▶ _TASK_:
What lines of the data below hold "frames"? Show them.

Dataset items:
· · · ·
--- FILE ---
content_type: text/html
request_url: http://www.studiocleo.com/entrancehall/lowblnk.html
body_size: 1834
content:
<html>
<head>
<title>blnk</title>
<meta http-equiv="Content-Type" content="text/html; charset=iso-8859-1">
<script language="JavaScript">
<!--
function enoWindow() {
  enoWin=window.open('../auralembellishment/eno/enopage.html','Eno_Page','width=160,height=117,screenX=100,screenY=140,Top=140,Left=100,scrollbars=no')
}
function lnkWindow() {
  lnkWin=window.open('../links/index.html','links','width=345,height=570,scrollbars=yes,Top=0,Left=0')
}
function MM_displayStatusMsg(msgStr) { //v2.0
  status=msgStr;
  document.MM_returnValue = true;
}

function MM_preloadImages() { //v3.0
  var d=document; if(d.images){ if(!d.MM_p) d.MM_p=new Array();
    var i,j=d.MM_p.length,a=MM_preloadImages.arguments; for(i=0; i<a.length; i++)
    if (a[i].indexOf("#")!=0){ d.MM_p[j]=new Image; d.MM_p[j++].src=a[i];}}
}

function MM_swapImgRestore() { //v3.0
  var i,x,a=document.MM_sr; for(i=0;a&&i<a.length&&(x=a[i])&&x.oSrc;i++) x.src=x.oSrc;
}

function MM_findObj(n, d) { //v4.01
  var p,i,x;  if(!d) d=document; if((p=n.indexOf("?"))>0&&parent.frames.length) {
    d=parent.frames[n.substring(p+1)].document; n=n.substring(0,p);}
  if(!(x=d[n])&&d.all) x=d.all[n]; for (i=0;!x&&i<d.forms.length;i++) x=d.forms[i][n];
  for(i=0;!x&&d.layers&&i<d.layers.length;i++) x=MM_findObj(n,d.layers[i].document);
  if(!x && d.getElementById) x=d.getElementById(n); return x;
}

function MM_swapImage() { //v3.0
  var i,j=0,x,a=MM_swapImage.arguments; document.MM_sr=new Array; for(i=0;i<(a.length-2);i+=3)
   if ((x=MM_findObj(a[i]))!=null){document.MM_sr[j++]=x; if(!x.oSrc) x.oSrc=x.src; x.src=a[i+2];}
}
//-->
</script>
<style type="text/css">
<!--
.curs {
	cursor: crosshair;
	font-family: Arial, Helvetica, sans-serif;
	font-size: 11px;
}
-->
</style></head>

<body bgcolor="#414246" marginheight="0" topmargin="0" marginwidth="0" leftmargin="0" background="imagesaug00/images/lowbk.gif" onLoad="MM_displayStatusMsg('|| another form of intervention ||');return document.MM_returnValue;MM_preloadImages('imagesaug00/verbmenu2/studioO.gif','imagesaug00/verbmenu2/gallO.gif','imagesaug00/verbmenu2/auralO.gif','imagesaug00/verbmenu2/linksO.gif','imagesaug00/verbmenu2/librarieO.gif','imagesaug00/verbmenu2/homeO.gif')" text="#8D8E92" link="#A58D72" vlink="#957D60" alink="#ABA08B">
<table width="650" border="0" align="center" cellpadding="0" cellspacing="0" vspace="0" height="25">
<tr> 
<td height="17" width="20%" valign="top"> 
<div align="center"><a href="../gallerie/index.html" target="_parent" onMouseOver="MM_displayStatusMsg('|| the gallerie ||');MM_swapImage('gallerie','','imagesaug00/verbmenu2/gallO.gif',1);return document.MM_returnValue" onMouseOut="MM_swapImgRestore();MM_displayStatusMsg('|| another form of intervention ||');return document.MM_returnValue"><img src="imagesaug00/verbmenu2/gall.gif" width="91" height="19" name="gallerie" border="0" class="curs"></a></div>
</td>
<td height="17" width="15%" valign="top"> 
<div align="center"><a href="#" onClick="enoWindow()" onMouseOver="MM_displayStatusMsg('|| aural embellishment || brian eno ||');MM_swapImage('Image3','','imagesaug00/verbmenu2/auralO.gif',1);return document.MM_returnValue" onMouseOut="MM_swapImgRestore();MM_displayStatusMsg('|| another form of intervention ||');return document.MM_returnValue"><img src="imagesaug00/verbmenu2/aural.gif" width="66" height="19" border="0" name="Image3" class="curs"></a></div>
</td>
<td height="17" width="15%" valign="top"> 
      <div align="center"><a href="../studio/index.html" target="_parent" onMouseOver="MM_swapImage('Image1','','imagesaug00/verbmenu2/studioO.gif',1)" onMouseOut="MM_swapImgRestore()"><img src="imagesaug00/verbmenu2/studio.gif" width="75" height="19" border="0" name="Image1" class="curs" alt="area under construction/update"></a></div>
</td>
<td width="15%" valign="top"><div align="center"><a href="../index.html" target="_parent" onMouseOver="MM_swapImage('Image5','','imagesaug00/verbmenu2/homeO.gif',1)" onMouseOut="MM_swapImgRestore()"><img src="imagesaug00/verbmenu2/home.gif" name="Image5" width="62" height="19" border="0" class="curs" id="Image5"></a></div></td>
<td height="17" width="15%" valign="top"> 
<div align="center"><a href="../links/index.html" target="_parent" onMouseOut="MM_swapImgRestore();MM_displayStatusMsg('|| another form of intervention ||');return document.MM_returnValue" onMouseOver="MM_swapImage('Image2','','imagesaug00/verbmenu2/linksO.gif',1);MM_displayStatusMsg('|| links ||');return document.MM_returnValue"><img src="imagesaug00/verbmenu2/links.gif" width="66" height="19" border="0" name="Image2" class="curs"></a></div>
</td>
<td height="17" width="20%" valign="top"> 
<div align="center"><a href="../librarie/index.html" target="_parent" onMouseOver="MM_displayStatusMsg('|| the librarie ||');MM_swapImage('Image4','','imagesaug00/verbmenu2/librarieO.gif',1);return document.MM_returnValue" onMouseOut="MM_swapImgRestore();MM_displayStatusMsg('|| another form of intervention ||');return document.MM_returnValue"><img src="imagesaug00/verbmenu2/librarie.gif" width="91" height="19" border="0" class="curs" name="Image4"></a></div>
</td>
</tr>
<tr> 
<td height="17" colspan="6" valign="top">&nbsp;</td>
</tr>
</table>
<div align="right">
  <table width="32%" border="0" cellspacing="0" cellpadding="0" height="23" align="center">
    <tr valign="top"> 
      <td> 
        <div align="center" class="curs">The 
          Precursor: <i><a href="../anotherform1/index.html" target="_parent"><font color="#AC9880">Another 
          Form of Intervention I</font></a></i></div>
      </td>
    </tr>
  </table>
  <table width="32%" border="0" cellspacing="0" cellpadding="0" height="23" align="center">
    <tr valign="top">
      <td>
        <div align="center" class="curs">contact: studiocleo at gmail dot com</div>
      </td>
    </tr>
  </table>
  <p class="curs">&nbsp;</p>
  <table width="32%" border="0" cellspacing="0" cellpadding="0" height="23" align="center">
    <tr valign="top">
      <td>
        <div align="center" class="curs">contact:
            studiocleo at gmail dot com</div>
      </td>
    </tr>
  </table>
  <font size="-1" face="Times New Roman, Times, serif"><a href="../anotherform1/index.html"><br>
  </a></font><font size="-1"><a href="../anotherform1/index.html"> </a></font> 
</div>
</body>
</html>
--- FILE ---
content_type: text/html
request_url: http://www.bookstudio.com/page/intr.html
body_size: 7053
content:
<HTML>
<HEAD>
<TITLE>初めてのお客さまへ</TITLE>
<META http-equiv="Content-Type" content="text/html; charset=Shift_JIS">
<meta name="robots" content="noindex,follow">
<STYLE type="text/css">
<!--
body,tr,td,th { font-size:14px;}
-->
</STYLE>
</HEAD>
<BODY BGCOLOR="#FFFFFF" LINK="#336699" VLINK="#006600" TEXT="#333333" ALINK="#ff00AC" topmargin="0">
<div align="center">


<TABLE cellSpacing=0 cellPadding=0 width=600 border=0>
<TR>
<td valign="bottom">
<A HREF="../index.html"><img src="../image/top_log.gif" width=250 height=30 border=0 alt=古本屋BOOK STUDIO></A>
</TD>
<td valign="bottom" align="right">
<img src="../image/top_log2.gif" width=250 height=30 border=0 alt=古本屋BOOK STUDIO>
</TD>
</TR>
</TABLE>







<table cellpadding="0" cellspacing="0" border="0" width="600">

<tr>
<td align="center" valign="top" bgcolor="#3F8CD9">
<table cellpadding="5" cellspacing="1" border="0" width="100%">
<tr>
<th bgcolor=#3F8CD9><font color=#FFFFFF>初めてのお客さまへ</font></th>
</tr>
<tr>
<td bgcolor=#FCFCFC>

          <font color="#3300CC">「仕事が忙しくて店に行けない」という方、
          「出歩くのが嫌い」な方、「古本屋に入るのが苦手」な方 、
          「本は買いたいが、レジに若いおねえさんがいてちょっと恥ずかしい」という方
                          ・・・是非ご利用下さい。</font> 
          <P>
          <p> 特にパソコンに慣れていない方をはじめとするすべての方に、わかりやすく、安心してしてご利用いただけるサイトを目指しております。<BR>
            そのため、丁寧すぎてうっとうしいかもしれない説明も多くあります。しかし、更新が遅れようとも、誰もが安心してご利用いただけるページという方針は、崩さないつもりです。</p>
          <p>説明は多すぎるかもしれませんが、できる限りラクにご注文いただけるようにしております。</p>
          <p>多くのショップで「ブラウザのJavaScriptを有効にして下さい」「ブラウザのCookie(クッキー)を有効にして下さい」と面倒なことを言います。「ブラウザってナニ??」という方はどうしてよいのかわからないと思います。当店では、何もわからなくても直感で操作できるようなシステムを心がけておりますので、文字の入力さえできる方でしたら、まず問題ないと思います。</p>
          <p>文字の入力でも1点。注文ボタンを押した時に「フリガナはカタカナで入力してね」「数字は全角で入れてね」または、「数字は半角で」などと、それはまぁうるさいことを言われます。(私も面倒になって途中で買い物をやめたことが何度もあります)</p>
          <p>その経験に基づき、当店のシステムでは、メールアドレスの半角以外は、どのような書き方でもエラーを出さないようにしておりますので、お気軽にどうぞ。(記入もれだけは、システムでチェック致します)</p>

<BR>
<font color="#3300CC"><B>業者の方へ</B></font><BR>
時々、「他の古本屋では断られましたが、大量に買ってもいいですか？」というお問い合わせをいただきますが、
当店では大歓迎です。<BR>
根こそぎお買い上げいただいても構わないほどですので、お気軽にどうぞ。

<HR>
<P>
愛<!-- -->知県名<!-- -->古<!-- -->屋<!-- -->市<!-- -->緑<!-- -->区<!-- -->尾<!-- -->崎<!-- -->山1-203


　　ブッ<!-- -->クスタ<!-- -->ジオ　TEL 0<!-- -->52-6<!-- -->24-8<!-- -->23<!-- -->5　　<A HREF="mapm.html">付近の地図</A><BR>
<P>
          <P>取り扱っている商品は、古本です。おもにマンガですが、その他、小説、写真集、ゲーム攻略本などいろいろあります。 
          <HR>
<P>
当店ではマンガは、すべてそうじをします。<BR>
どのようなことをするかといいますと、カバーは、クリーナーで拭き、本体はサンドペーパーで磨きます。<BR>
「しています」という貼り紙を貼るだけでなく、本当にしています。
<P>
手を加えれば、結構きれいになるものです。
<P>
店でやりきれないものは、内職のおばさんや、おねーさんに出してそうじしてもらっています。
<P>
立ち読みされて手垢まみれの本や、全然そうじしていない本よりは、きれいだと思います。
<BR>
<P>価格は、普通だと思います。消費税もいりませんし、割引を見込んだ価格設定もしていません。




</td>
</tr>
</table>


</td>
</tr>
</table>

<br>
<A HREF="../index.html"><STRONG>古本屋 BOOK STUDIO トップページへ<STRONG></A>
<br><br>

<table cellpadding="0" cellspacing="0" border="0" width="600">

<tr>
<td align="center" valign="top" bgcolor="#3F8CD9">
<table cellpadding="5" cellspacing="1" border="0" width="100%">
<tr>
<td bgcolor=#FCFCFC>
· · · ·
▶ _ANSWER SECTION_:
  var p,i,x;  if(!d) d=document; if((p=n.indexOf("?"))>0&&parent.frames.length) {
    d=parent.frames[n.substring(p+1)].document; n=n.substring(0,p);}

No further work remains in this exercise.